#Middlebury
- On April 23, 1564, the great English dramatist and poet William Shakespeare is born in Stratford-upon-Avon, the son of a leather trader and the town bailiff. At age 18 he married Anne Hathaway, who was eight years his senior.”
- On April 21, 1918, in the skies over France, Manfred von Richthofen, the notorious German flying ace known as “The Red Baron,” is killed by Allied fire. Richthofen was the top ace on both sides of the Western front, downing 80 enemy aircraft.

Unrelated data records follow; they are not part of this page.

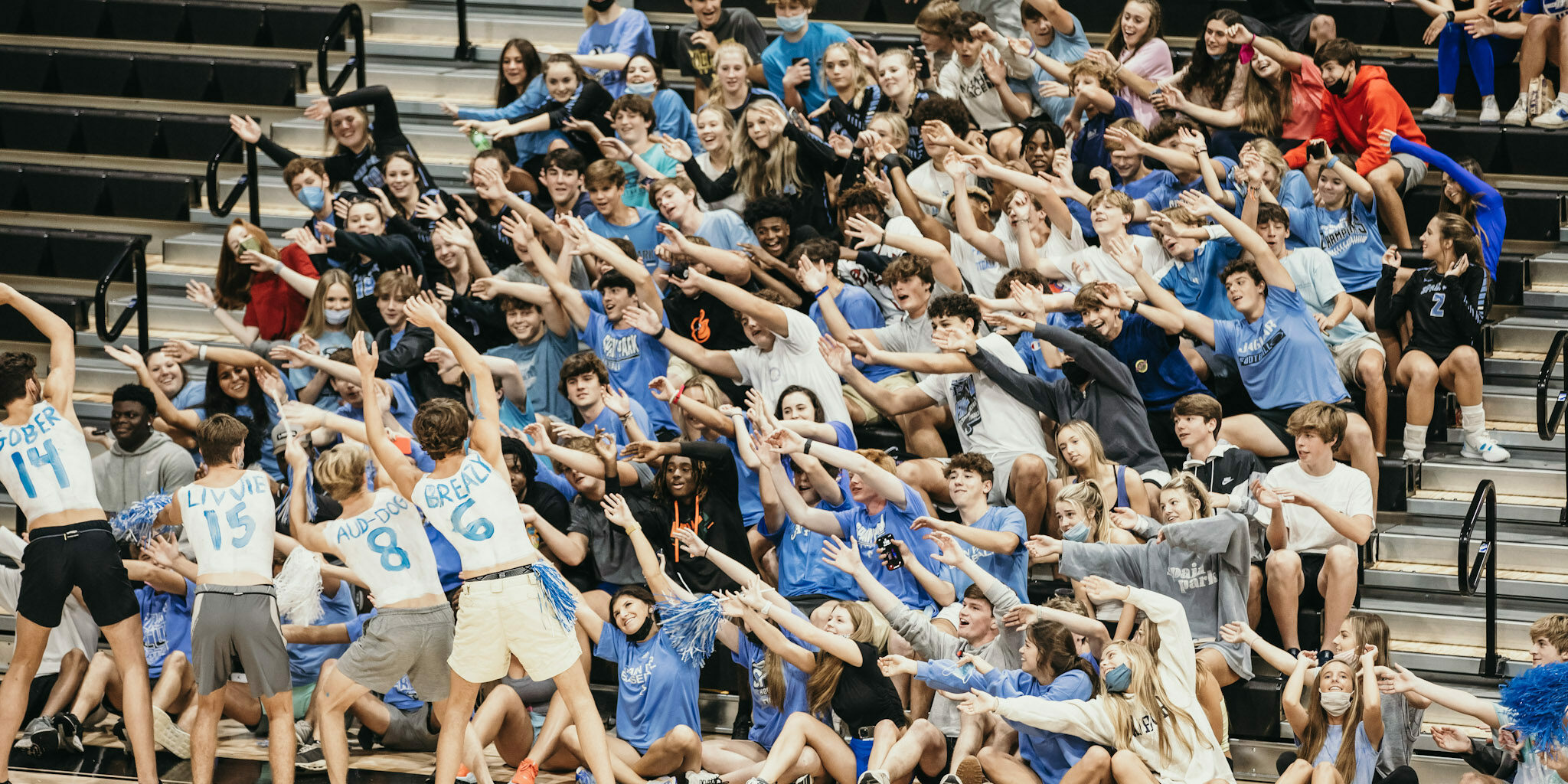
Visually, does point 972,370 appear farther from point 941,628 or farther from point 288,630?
point 288,630

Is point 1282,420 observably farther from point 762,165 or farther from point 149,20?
point 149,20

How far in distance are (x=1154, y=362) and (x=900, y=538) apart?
1.74 meters

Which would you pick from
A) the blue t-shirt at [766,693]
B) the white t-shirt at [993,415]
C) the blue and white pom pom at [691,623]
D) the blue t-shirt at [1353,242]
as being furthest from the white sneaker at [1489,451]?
the blue and white pom pom at [691,623]

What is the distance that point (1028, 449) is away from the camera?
7879 millimetres

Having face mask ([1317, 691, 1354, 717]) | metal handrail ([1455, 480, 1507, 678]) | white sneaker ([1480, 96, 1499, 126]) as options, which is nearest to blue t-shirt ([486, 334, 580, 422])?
face mask ([1317, 691, 1354, 717])

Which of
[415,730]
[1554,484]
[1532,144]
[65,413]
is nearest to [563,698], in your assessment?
[415,730]

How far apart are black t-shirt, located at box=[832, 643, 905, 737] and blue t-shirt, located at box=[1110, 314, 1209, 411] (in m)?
2.15

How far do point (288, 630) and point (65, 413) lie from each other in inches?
56.6

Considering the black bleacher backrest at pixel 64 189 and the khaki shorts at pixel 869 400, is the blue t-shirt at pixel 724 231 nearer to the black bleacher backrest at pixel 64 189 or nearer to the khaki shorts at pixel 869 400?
the khaki shorts at pixel 869 400

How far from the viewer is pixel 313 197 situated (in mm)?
9539

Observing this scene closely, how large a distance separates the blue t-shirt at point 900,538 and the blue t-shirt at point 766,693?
56 centimetres

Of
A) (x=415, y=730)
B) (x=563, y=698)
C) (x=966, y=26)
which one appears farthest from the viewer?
(x=966, y=26)

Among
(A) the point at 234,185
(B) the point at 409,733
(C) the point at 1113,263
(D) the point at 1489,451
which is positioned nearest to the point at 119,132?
(A) the point at 234,185

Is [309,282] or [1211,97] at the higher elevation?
[1211,97]
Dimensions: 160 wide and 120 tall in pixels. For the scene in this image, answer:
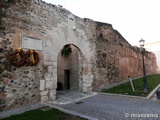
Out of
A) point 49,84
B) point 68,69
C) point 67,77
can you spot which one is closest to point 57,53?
point 49,84

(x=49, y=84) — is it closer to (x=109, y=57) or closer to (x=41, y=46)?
(x=41, y=46)

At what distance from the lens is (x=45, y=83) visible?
18.6 feet

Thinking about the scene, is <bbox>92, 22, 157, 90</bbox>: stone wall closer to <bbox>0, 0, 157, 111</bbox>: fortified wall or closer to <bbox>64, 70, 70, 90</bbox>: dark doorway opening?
<bbox>0, 0, 157, 111</bbox>: fortified wall

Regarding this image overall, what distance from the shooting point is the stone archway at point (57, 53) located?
19.2ft

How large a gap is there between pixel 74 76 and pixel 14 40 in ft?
17.7

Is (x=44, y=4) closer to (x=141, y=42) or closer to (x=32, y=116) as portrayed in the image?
(x=32, y=116)

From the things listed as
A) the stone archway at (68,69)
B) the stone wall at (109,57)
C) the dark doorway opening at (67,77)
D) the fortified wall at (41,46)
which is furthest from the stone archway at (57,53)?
the dark doorway opening at (67,77)

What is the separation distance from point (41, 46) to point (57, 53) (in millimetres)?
941

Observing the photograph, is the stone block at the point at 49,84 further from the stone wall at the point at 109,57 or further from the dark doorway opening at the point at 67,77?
the dark doorway opening at the point at 67,77

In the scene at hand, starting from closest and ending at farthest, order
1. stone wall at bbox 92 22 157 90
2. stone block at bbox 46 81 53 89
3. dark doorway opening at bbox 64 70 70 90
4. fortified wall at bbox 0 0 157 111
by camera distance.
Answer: fortified wall at bbox 0 0 157 111 → stone block at bbox 46 81 53 89 → stone wall at bbox 92 22 157 90 → dark doorway opening at bbox 64 70 70 90

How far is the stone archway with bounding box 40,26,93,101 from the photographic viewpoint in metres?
5.84

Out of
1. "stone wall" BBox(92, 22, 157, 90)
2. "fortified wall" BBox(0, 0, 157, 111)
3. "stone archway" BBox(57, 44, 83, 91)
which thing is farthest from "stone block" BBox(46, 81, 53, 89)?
"stone archway" BBox(57, 44, 83, 91)

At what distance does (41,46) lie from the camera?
18.7 feet

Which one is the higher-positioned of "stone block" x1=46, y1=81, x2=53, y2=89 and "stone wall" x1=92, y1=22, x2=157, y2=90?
"stone wall" x1=92, y1=22, x2=157, y2=90
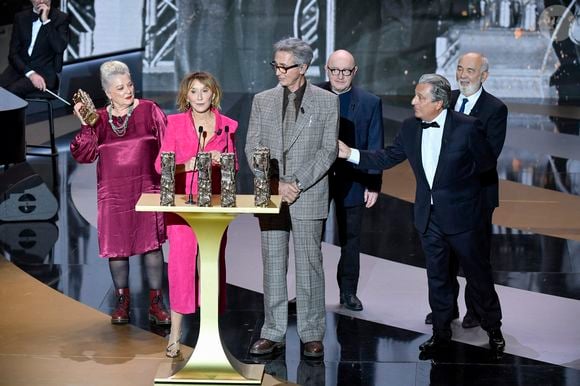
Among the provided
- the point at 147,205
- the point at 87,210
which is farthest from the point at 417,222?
the point at 87,210

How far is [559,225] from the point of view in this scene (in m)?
9.27

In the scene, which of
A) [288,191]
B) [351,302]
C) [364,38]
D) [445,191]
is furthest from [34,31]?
[364,38]

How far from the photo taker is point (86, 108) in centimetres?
590

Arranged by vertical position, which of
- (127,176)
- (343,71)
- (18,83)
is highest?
(18,83)

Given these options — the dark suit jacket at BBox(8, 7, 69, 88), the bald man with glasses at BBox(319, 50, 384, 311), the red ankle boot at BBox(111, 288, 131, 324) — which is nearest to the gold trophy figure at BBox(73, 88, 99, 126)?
the red ankle boot at BBox(111, 288, 131, 324)

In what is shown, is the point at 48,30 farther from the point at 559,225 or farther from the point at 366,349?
the point at 366,349

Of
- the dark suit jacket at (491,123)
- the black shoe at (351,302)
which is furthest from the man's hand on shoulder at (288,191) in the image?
the black shoe at (351,302)

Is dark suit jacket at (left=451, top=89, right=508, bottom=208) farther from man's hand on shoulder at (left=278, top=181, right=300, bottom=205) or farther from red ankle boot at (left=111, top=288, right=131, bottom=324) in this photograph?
Result: red ankle boot at (left=111, top=288, right=131, bottom=324)

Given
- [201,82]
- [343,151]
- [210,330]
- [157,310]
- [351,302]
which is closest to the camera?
[210,330]

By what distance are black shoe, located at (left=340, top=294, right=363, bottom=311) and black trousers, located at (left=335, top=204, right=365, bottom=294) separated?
0.16 ft

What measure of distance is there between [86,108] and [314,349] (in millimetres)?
1853

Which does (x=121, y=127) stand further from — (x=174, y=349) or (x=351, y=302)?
(x=351, y=302)

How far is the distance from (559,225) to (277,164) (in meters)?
4.26

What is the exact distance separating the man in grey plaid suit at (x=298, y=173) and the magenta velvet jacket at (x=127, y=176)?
752 millimetres
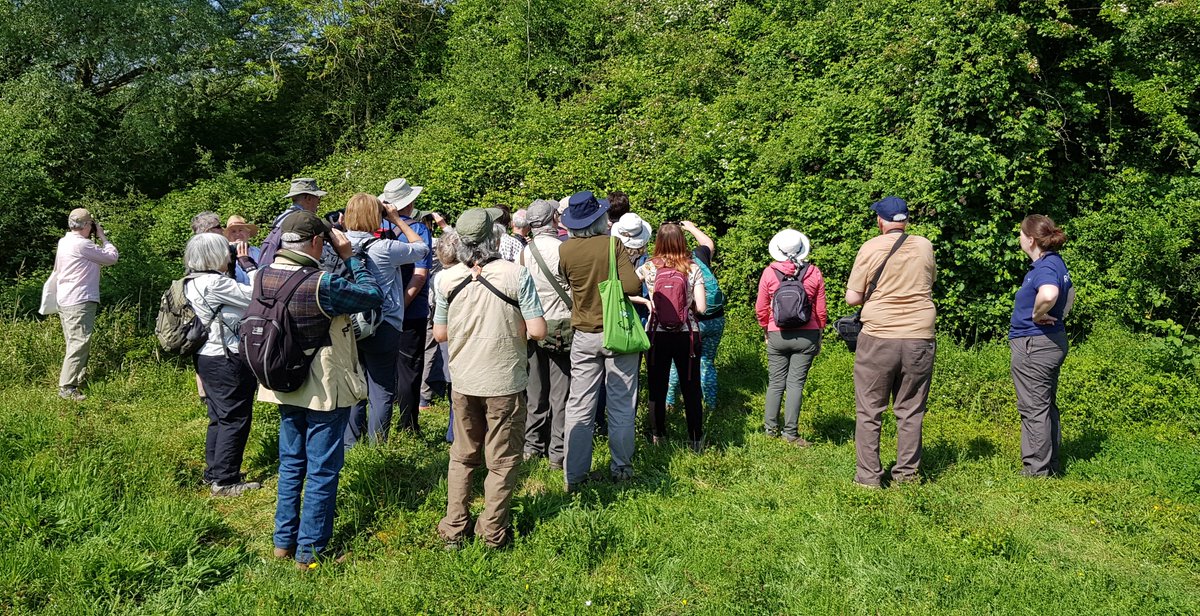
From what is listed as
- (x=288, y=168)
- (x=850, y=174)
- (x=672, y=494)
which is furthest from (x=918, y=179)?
(x=288, y=168)

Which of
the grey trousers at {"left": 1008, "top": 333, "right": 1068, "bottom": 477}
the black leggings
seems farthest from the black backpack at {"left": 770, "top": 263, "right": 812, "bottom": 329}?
the grey trousers at {"left": 1008, "top": 333, "right": 1068, "bottom": 477}

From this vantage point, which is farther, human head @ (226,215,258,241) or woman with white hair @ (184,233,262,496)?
human head @ (226,215,258,241)

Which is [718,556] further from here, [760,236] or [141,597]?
[760,236]

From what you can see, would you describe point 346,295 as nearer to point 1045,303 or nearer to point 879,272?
point 879,272

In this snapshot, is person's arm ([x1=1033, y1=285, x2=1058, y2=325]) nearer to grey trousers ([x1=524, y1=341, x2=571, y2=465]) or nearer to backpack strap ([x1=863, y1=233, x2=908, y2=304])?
backpack strap ([x1=863, y1=233, x2=908, y2=304])

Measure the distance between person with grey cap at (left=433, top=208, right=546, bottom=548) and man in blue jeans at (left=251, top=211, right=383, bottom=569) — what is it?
1.66 ft

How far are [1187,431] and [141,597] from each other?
26.0 feet

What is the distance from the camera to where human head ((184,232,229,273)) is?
495 centimetres

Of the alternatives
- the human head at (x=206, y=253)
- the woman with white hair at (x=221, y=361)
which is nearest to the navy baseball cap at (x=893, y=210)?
the woman with white hair at (x=221, y=361)

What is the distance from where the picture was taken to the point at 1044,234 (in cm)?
529

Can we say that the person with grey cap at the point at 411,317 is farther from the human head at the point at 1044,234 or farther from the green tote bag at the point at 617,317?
the human head at the point at 1044,234

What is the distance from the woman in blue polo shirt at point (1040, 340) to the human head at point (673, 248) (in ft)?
8.09

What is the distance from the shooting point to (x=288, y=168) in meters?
21.7

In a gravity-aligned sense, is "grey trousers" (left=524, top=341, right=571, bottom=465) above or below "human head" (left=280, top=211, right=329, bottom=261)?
below
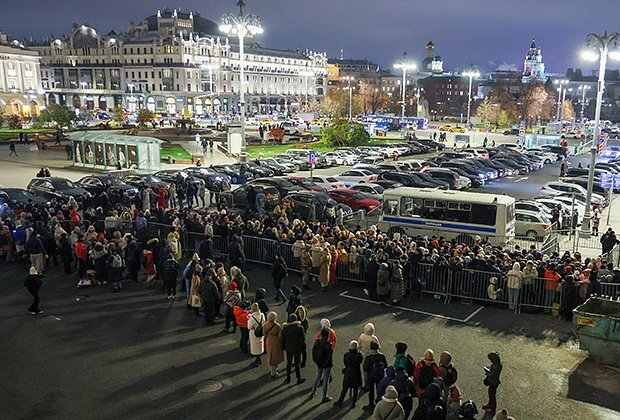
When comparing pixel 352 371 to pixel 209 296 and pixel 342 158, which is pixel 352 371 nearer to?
pixel 209 296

- On April 24, 1945, President Harry Truman learns the full details of the Manhattan Project, in which scientists are attempting to create the first atomic bomb. The project was so secret that the former vice president only learned of it after President Franklin Roosevelt’s death.
- On April 26, 1954, the Salk polio vaccine field trials, involving 1.8 million children, begin in McLean, Virginia. A year later, researchers announced the vaccine was safe and effective, and it quickly became a standard part of childhood immunizations in America.
- On April 22, 1970, Earth Day, an event to increase public awareness of the world’s environmental problems, is first celebrated in the U.S. Millions of Americans, including students from thousands of universities, participated in rallies, marches and educational programs.
- On April 20, 1980, the Castro regime announces that all Cubans wishing to emigrate to the U.S. are free to board boats at the port of Mariel west of Havana, launching the Mariel Boatlift. The first of 125,000 Cuban refugees from Mariel reached Florida the next day in about 1,700 boats, overwhelming the U.S. Coast Guard.
- On April 25, 1990, the crew of the U.S. space shuttle Discovery places the Hubble Space Telescope, a space-based observatory about the size of a bus, into a low orbit around Earth. The solar-powered telescope remains in operation to this day.